● Work order: Reproduce the tribunal decision word for word, everything from "CROWN COPYRIGHT 2014" down to "tax for 2004-05.".

+++ Excerpted text +++

Appeal number: TC/2013/09252

Strike out application for late appeal – original assessment in 2007 – whether deemed determination under TMA 1970 section 54 – allegations of duress – later attempts to revive appeal – complaints to Revenue Adjudicator – whether realistic prospect that appeal could be examined – extension of time not allowed

 

 

 

FIRST-TIER TRIBUNAL

TAX CHAMBER

 

 

 

GARY SANTO

Appellant

 

 

 

 

- and -

 

 

 

 

 

THE COMMISSIONERS FOR HER MAJESTY’S

Respondents

 

REVENUE & CUSTOMS

 

 

 

TRIBUNAL:

JUDGE  MALACHY CORNWELL-KELLY

 

MR MICHAEL SHARP  FCA

 

 

Sitting in public at Ashford House, County Shopping Centre, Ashford, Kent on 8 October 2014

 

The taxpayer in person, assisted by Mr Simon Edwards of Precision Bookkeeping  Limited

Mr J Kruyer of HMRC for the Crown

 

 

CROWN COPYRIGHT 2014


 

 

 

DECISION

 

1 This is an application by the commissioners to strike out the appeal, or alternatively to declare that the tribunal has no jurisdiction to hear it by reason of its having been determined by agreement pursuant to section 54 of the Taxes Management Act 1970.  The appeal itself is dated 24 November 2013: Mr Edwards who lodged it for Mr Santo was unable to tell us what precise decision of the commissioners it was an appeal against, but it related to tax for 2004-05.

+++ Data listing +++

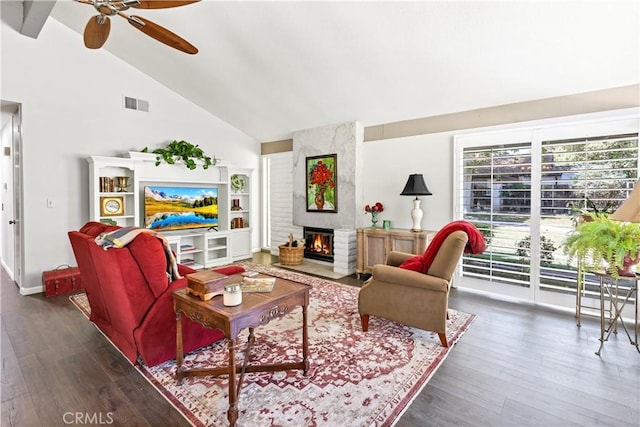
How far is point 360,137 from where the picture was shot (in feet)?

+++
+++ Data listing +++

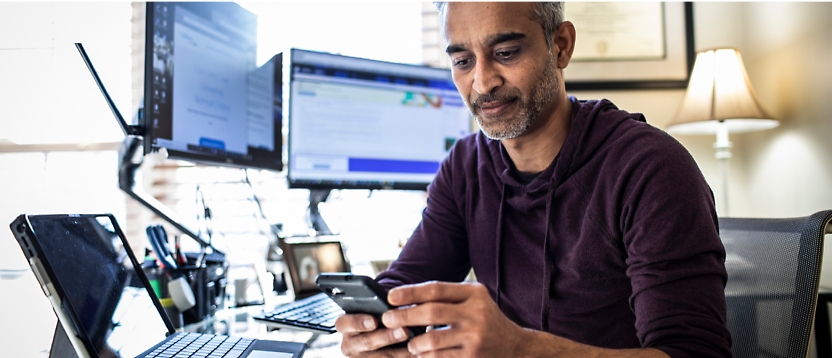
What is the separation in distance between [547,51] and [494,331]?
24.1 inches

+++

● Answer to this task:
CROWN COPYRIGHT 2014


 

 

 

DECISION

 

1 This is an application by the commissioners to strike out the appeal, or alternatively to declare that the tribunal has no jurisdiction to hear it by reason of its having been determined by agreement pursuant to section 54 of the Taxes Management Act 1970.  The appeal itself is dated 24 November 2013: Mr Edwards who lodged it for Mr Santo was unable to tell us what precise decision of the commissioners it was an appeal against, but it related to tax for 2004-05.